WHAT YOU WILL DO »
Reproduce word for word every line from the one containing "Taking a look" through the end of the items, including both ends.

GIVEN RECORDS »
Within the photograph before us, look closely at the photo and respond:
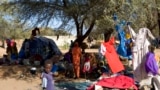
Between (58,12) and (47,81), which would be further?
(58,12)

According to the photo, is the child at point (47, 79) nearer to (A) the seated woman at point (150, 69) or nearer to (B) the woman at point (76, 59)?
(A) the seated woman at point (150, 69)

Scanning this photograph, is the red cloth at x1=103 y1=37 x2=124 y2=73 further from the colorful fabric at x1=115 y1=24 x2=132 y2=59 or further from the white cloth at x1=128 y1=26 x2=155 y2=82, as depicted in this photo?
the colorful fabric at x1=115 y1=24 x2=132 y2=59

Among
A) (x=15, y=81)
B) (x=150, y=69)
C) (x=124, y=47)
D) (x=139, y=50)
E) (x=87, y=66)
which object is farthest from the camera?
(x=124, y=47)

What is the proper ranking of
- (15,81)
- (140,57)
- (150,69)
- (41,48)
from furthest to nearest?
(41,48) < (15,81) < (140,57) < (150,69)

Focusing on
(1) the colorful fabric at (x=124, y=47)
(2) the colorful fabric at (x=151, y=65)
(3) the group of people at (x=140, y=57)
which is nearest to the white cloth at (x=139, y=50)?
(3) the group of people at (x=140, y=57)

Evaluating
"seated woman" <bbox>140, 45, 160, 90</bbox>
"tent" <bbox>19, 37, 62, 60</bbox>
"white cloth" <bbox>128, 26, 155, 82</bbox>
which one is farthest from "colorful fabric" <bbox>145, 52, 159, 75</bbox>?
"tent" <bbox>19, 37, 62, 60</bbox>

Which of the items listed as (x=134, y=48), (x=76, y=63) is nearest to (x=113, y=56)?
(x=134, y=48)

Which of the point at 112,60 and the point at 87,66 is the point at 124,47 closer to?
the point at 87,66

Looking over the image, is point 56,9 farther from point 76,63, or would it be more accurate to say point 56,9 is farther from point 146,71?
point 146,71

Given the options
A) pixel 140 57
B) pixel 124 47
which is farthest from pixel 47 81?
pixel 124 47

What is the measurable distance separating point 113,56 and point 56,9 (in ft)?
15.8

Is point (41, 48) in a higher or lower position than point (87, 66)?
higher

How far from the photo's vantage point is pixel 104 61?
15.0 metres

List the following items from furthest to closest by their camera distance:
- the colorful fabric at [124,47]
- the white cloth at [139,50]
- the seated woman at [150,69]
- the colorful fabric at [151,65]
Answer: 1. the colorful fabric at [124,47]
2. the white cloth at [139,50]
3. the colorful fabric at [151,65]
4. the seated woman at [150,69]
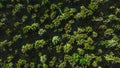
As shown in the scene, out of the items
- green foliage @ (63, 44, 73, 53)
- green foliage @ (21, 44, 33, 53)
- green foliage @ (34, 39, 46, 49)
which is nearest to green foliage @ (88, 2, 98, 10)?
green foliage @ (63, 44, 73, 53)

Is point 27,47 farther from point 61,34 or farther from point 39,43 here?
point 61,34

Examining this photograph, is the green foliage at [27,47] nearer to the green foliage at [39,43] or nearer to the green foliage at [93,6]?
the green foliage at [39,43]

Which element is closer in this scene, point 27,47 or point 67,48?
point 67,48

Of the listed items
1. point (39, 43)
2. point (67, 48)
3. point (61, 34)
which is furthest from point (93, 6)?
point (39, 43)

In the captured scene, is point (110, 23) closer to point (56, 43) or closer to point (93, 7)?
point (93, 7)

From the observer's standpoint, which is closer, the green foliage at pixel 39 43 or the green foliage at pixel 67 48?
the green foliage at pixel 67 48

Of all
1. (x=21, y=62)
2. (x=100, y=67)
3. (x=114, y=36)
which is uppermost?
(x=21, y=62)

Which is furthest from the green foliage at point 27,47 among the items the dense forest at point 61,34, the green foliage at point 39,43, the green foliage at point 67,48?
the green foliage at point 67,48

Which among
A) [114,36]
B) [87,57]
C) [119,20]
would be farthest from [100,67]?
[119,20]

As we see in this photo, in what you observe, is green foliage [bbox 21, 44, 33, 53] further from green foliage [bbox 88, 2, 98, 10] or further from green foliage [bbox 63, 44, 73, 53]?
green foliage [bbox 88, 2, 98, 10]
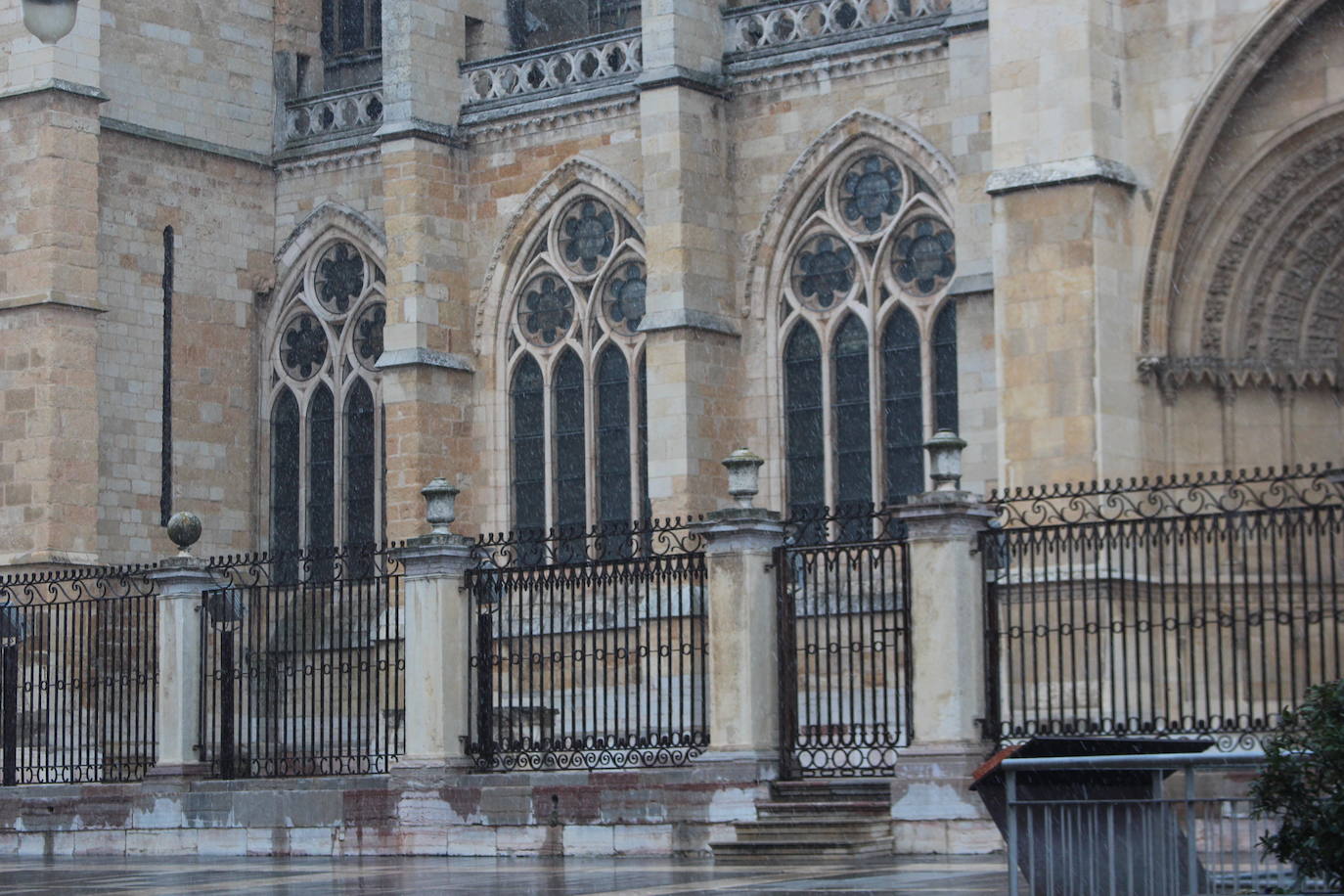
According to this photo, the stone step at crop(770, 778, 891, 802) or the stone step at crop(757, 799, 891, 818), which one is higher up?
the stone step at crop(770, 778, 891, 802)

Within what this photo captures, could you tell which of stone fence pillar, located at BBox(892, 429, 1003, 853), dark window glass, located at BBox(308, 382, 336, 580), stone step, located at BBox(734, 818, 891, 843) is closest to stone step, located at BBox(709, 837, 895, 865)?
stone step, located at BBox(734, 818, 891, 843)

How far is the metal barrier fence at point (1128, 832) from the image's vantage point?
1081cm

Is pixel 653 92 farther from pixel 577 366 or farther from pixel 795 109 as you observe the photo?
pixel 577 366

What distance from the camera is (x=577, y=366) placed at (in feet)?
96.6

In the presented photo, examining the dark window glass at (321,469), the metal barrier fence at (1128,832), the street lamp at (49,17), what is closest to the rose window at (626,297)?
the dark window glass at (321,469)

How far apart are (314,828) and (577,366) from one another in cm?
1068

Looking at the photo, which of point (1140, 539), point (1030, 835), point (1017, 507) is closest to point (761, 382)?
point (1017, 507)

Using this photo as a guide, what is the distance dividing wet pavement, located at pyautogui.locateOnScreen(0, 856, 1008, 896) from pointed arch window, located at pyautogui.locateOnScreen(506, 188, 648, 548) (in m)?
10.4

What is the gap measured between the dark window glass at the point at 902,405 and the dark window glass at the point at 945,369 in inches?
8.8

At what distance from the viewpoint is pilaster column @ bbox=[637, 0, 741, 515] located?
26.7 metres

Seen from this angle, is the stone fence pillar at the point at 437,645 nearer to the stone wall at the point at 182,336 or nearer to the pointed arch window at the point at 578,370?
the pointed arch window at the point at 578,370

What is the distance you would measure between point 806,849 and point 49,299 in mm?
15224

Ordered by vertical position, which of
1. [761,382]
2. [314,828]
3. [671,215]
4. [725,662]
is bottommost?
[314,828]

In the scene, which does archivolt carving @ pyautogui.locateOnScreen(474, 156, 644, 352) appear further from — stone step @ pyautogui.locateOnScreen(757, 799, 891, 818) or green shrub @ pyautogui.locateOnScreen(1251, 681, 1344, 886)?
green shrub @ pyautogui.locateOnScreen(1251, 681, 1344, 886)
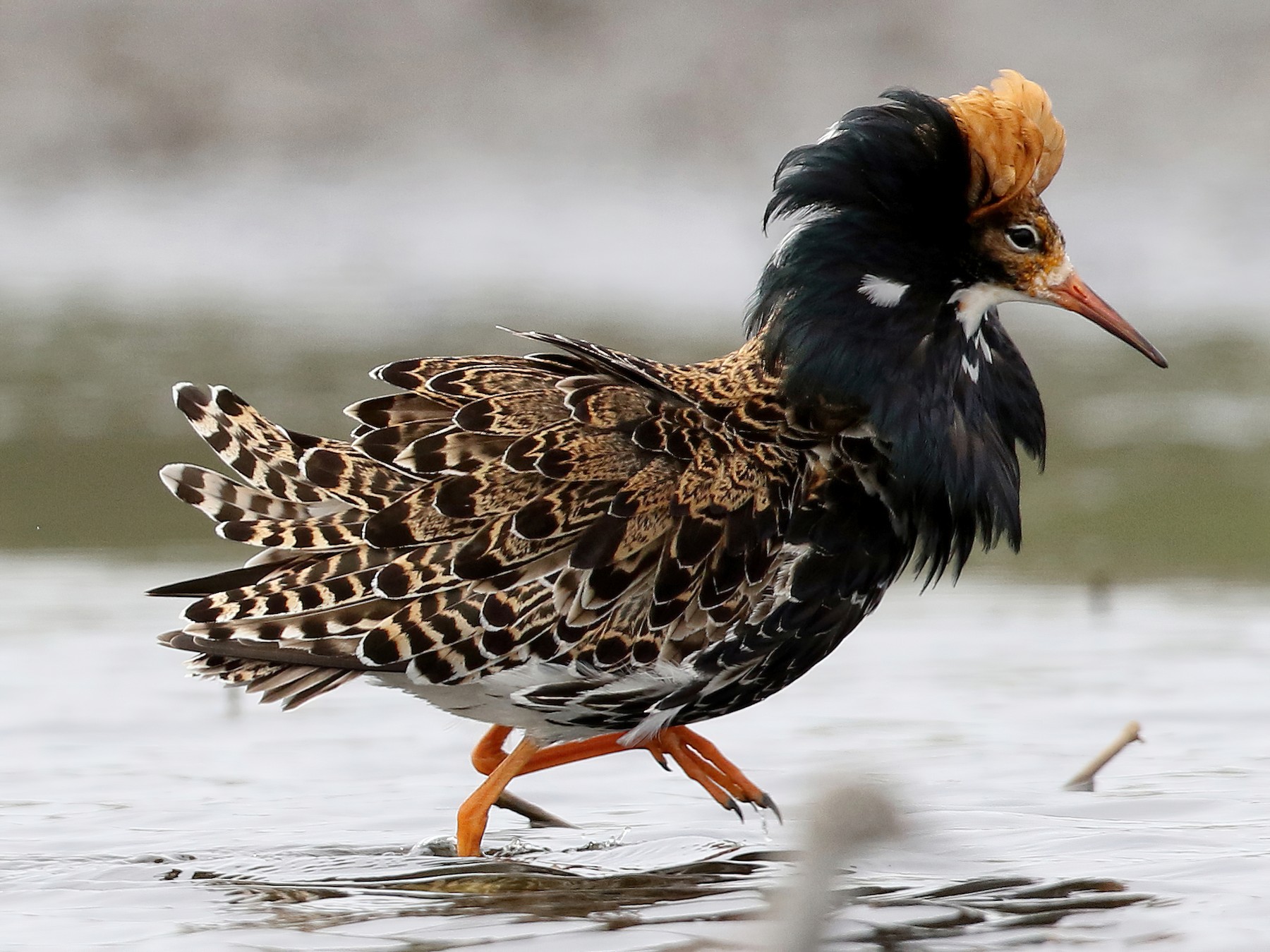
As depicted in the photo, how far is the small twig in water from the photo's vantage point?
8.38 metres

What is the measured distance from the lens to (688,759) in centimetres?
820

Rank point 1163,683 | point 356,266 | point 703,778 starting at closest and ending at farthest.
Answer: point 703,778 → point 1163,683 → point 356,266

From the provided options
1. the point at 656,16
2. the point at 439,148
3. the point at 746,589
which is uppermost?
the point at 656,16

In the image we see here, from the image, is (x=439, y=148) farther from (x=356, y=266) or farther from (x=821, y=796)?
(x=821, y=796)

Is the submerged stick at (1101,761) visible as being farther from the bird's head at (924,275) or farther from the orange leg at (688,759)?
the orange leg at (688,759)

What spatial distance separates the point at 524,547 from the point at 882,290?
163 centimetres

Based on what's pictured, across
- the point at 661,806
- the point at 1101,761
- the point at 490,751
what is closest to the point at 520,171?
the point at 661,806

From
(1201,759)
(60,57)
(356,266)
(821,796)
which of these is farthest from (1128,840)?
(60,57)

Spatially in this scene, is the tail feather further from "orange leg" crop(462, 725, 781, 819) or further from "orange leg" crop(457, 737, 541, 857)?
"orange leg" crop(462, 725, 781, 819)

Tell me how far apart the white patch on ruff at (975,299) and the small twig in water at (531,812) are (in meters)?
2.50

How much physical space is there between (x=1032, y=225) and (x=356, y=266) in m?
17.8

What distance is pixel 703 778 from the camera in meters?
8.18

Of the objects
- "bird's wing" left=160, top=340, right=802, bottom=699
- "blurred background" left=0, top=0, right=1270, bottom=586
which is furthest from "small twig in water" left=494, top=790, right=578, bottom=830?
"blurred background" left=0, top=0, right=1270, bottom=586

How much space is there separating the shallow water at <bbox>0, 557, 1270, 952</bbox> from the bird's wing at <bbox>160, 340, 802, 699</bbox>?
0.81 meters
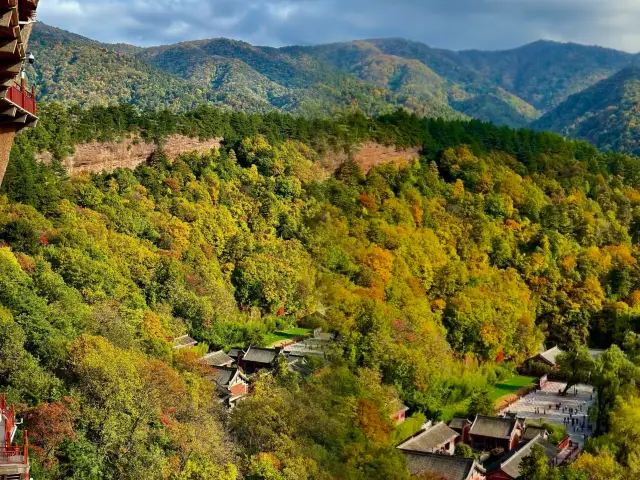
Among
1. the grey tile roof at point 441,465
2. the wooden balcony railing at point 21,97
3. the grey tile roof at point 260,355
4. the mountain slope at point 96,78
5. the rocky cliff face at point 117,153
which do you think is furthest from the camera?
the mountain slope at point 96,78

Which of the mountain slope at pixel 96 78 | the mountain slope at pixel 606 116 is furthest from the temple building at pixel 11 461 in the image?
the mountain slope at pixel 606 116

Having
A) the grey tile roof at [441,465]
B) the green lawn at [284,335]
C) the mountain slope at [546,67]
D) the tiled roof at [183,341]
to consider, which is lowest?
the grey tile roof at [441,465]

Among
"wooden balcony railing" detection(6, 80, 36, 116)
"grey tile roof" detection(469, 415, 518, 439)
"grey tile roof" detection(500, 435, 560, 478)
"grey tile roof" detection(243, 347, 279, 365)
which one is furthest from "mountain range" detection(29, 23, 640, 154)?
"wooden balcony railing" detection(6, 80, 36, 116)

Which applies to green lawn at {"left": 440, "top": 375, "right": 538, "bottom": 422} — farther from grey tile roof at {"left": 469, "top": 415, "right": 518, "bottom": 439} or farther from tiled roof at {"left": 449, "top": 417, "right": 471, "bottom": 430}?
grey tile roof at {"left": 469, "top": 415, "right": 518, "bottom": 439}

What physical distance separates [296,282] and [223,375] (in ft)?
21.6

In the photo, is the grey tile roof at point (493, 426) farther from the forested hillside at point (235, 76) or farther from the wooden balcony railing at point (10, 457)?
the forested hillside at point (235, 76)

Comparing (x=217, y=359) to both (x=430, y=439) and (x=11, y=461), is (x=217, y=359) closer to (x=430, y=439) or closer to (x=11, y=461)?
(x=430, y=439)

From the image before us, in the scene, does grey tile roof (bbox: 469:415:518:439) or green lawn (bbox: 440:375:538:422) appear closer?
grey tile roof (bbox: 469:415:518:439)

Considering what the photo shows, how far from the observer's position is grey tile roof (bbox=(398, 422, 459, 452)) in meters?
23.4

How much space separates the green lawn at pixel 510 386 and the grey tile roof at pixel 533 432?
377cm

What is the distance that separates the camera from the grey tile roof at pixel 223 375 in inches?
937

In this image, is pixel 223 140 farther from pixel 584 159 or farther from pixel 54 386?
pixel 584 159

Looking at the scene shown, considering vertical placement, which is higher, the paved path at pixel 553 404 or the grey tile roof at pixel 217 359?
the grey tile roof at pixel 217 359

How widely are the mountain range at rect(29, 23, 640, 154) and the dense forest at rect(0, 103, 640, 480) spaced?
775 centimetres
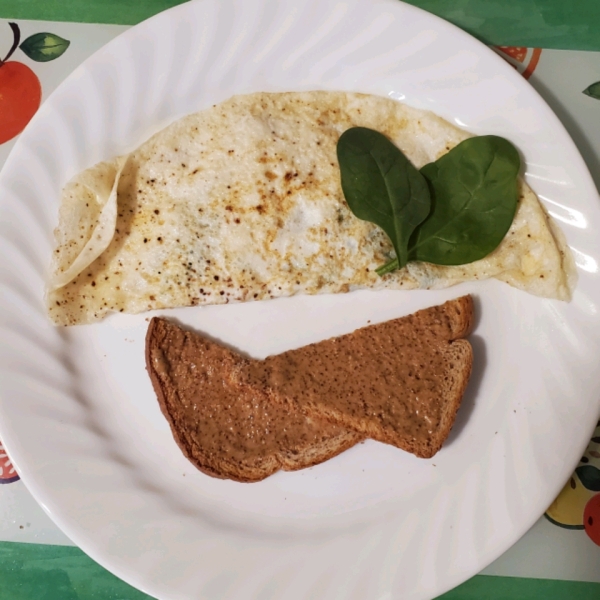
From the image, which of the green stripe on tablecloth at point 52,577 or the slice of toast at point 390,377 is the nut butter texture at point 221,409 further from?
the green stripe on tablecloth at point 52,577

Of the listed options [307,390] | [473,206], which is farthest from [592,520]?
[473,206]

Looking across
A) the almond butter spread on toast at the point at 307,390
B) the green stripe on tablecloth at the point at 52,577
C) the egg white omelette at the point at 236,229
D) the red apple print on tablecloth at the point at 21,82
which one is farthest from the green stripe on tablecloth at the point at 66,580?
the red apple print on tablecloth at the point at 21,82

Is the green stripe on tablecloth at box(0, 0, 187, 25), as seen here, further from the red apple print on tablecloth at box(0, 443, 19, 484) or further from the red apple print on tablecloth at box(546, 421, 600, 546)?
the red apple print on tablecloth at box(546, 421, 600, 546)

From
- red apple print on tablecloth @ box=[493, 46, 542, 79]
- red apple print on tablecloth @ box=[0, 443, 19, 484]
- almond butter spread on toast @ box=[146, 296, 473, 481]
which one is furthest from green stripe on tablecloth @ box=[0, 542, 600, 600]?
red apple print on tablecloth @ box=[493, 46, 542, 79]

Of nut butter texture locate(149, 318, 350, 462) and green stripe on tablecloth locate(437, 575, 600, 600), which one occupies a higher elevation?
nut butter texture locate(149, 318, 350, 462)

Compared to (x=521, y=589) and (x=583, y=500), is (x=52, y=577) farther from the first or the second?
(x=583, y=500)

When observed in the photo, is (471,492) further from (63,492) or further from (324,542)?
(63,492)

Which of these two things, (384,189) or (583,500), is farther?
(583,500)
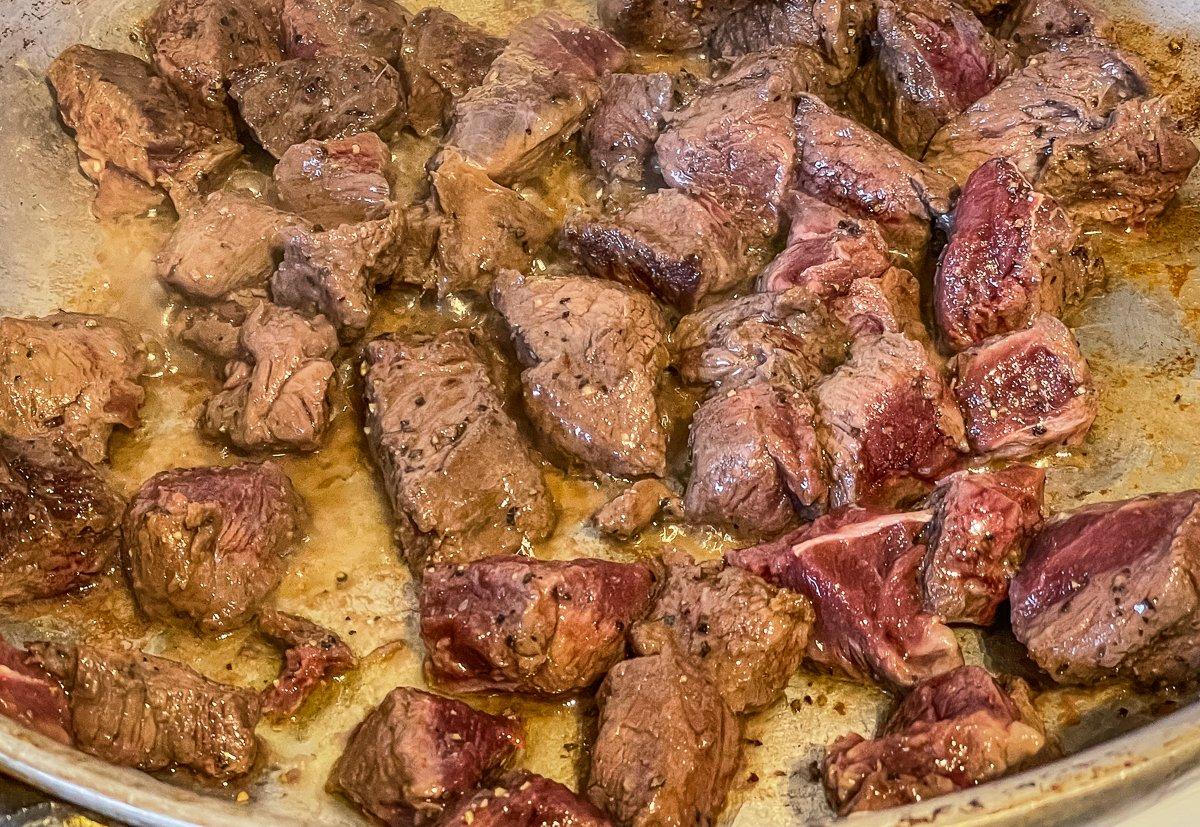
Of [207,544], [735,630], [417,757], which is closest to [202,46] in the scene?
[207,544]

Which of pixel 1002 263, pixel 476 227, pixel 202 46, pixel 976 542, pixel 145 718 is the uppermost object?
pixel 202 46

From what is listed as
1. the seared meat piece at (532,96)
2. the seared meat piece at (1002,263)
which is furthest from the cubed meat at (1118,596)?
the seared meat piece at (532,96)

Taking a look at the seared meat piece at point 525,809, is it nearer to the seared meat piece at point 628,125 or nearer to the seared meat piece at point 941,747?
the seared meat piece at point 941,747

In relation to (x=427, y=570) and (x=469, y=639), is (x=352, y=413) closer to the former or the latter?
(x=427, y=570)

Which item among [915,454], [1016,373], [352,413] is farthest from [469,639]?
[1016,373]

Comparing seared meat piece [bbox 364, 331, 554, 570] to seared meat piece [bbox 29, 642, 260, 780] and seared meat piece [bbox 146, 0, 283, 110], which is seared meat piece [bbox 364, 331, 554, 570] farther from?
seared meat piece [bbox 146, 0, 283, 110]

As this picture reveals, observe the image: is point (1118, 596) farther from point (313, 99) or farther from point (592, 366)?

WRITTEN ANSWER »
Taking a look at the seared meat piece at point 525,809, is it nearer to the seared meat piece at point 628,125 or nearer to the seared meat piece at point 941,747?
the seared meat piece at point 941,747

In relation to (x=427, y=570) and (x=469, y=639), is (x=352, y=413) closer to the former or the latter?
(x=427, y=570)

Which item among [915,454], [1016,373], [352,413] is farthest from [469,639]?
[1016,373]

Comparing seared meat piece [bbox 364, 331, 554, 570] to seared meat piece [bbox 29, 642, 260, 780] and seared meat piece [bbox 146, 0, 283, 110], which is seared meat piece [bbox 364, 331, 554, 570] farther from?
seared meat piece [bbox 146, 0, 283, 110]

As this picture reveals, observe the image: is point (1118, 596) farther from point (313, 99) or farther from point (592, 366)?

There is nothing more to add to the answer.